### Brief
Reproduce every line of the records below as a single numbered list, omitting blank lines and the pictures.

◇ ◇ ◇ ◇ ◇

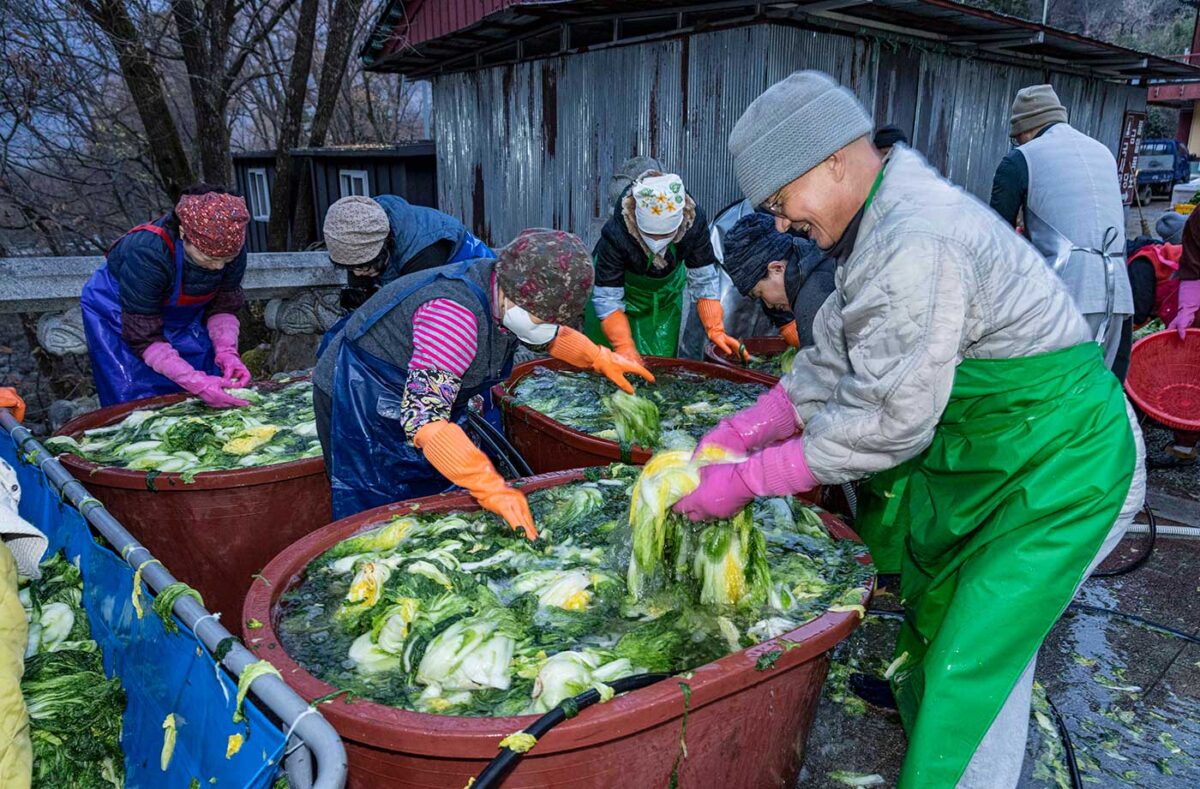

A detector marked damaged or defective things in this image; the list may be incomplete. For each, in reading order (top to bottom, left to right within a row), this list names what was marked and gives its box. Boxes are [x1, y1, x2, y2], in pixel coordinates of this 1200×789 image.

rusty metal siding [436, 23, 1147, 244]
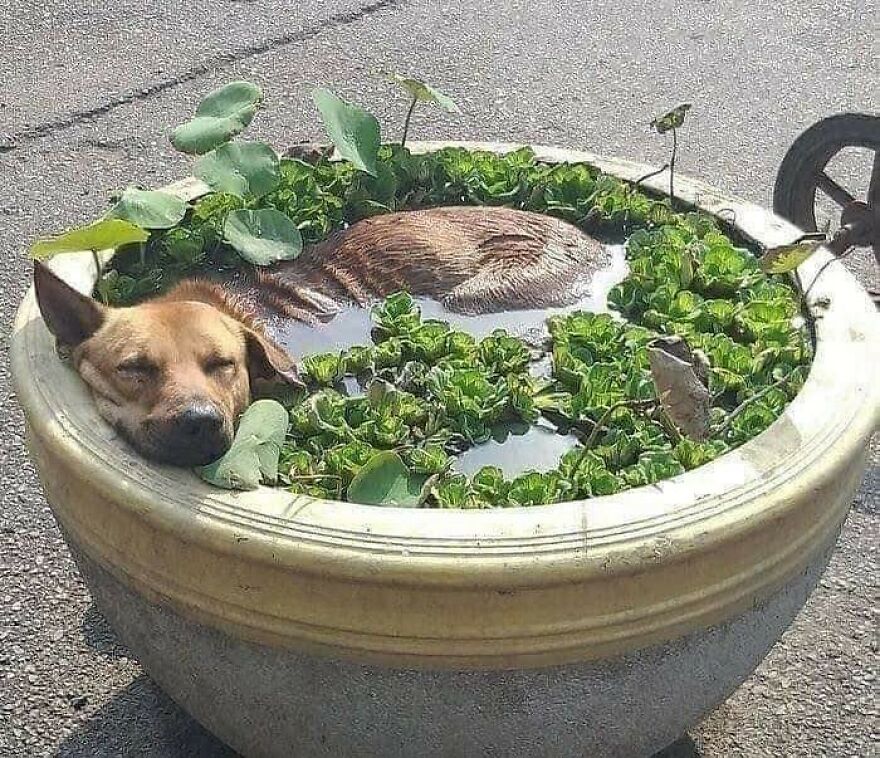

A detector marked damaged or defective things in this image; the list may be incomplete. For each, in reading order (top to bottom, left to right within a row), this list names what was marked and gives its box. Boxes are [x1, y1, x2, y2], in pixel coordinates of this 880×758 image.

crack in asphalt [0, 0, 406, 155]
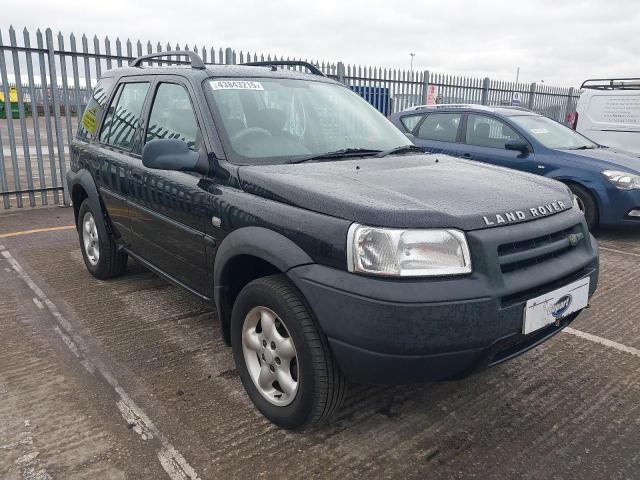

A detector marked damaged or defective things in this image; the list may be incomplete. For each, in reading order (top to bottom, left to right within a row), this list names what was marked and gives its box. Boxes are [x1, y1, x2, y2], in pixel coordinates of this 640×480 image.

cracked asphalt [1, 207, 640, 480]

◇ ◇ ◇ ◇ ◇

### Output for this task
1. A detector marked damaged or defective things in this image; the list may be incomplete. For each, in reading order (top to bottom, left to right within a row), this list names what was marked and gives its box. Boxes are [x1, y1, x2, y2], in pixel coordinates of this 1200×789 image.
2. rusty metal siding [436, 23, 1147, 244]
3. A detector marked damaged or defective things in this image; the list may be incomplete. For each, in reading order (top to bottom, left to right within a row), this list names what was marked and gives its box. Boxes are [x1, y1, x2, y2], in pixel coordinates of this 880×758 image.
4. crack in asphalt [0, 0, 406, 155]
5. A detector marked damaged or defective things in this image; the list may be incomplete. For each, in reading order (top to bottom, left to right within a row), this list names what was marked and gives its box. Boxes are [x1, y1, x2, y2], in pixel coordinates of this 640×480 image.
6. cracked asphalt [1, 207, 640, 480]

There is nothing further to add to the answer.